Haha. Funny, guys. You can do better than this, though.

Previously on EV Grieve:
NOW what's going on with Superdive...?

Tuesday, September 29, 2009

At Superdive tonight: Unlimited champagne served by a midget in a pirate costume



The buzzy, pre-opening, OMG-are-they-really-serving-kegs? days of the summer are over for Superdive. Now it's time to do something really stupid to get people talking again! (Guilty!) UrbanDaddy has the Superdive scoop, of course.

Tuesday nights. Unlimited champagne. Sabered open for you. In a bathtub on wheels. By a midget dressed as a pirate.

Let's just let that marinate for a minute.

Welcome to Champagne Tuesdays at Superdive, a new bastion of cultural elitism and intellectual camaraderie, debuting tomorrow in your favorite beer-scented pit of depravity in the East Village.

If ordering a keg to your table, doing a keg-stand on said keg, or generally gallivanting about in the Wild Wild West of dive bars just was too tame for you, here's your chance to let your hair down a little more. Twenty bucks and an appetite for champagne and destruction gets you all the bubbly you can drink, and, yes, that champagne will be sabered and served to you by a little person named Nick wearing a pirate outfit.

At this point, you might be asking yourself why a tiny pirate wielding a tiny saber meant to chop the top off of a champagne bottle is manning a mobile bathtub full of bubbly bottles. And you also might be asking yourself why you would be purchasing champagne from this tiny Jack Sparrow.
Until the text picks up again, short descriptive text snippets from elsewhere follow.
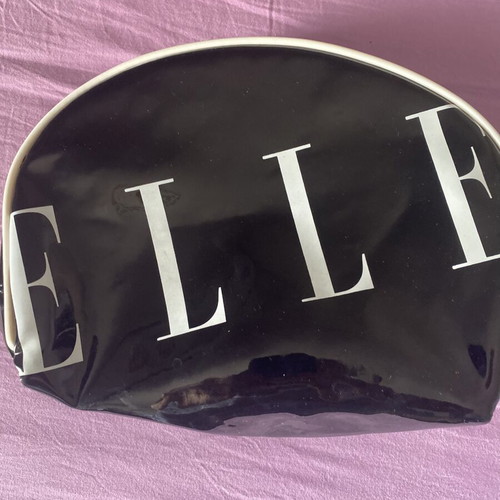 Toiletry bag like new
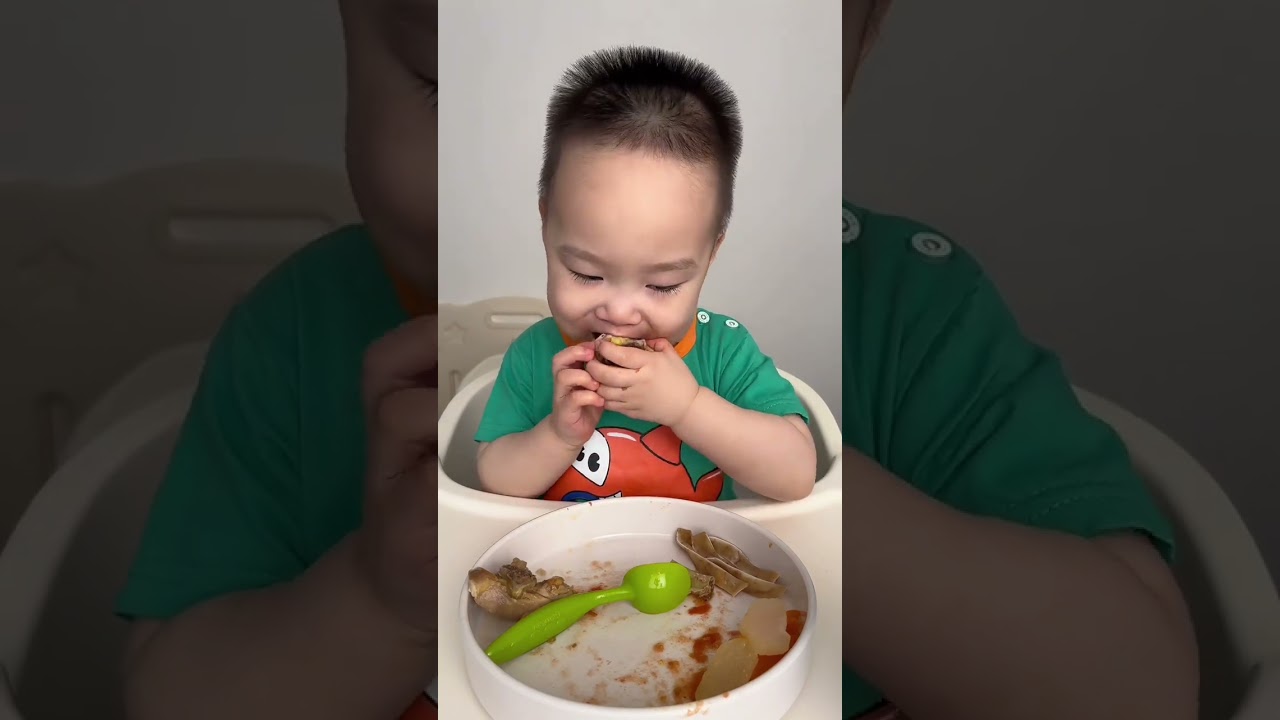 Cute Baby Self Feeds Nutritious Food! #cute #baby #cooking #yummy #eating #bhojpuri #cutebaby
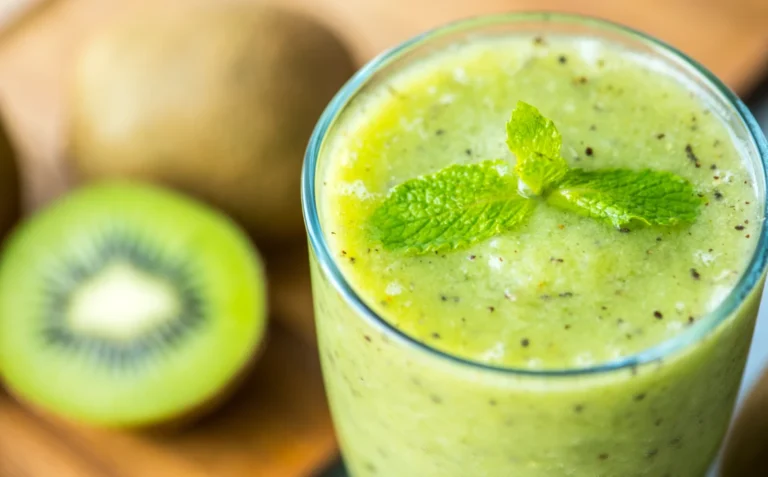Kiwi Smoothie (Healthy, Refreshing & Vitamin C Rich Recipe)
Well, because it's Tuesday.

Sunday, June 26, 2011

On this date in EV Grieve history in 2009: At Superdive

We originally posted this on June 26, 2009. One of the first of, say, 14,871 posts about Superdive.



Superdive opened last night at 200 Avenue A. (So it was Thursday the 25th after all!)
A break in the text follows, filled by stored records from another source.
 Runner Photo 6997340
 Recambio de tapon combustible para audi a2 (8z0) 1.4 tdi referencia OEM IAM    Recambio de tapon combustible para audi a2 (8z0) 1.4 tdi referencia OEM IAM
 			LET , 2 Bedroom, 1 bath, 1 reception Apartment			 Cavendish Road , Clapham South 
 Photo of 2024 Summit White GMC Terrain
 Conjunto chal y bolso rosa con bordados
A reader sent me a fairly lengthy e-mail early this morning after a night out at Superdive. The reader started off by saying: "Maybe you can excerpt something useful from this, but I don't know. It just wasn't that interesting." We'll be the judge of that!

To the reader's e-mail:

Upon entering, confronted with a wall of noise. It's *incredibly* loud. You can't make anything out — total wall of noise.

Near the door are some mini kegs stuck in ice. By the window are guys filling mugs from a mini kegerator. Very fratty, all around. Fratty smell, especially.

We try to figure out the bar situation. Confusing. It looks like there is no bar and patrons are just doing whatever, but really there is a bar. It's just surrounded by patrons. We eventually get drinks. My mixed drink is quite strong. This is good, as it took an eternity to get it. It was served by a bartender wearing legwarmers on her arms. As we're trying to secure drinks, we're hit by a blast of flatulence. Did I mention this place is fratty? We get our drinks and head toward the front. The girls here are CUTE.

There is a live band in the back, playing under an enormous lit sign that reads APPLAUSE. The sign is always lit. I do not clap. There is a guy on piano, trying to sing over the noise, and he's accompanied by a drummer. They're playing "When a Man Loves a Woman."

There are plastic cups everywhere.

We go for another round of drinks. We ask how much, and the bartender says "Ummm.... 30?" as if we're bartering. We pay. It seems fair for the amount of drink we're walking away with.

A cringing girlfriend leading her man away from his friends.

A group of girls enter, high-fiving each other. They are cute.

A guy in a yellow shirt starts to lose composure, head in hands. He's had enough beer.

"Thriller" is played (the pianist/drummer are done now). There is cheering, dancing.

And that's about it. We get bored and go for pizza.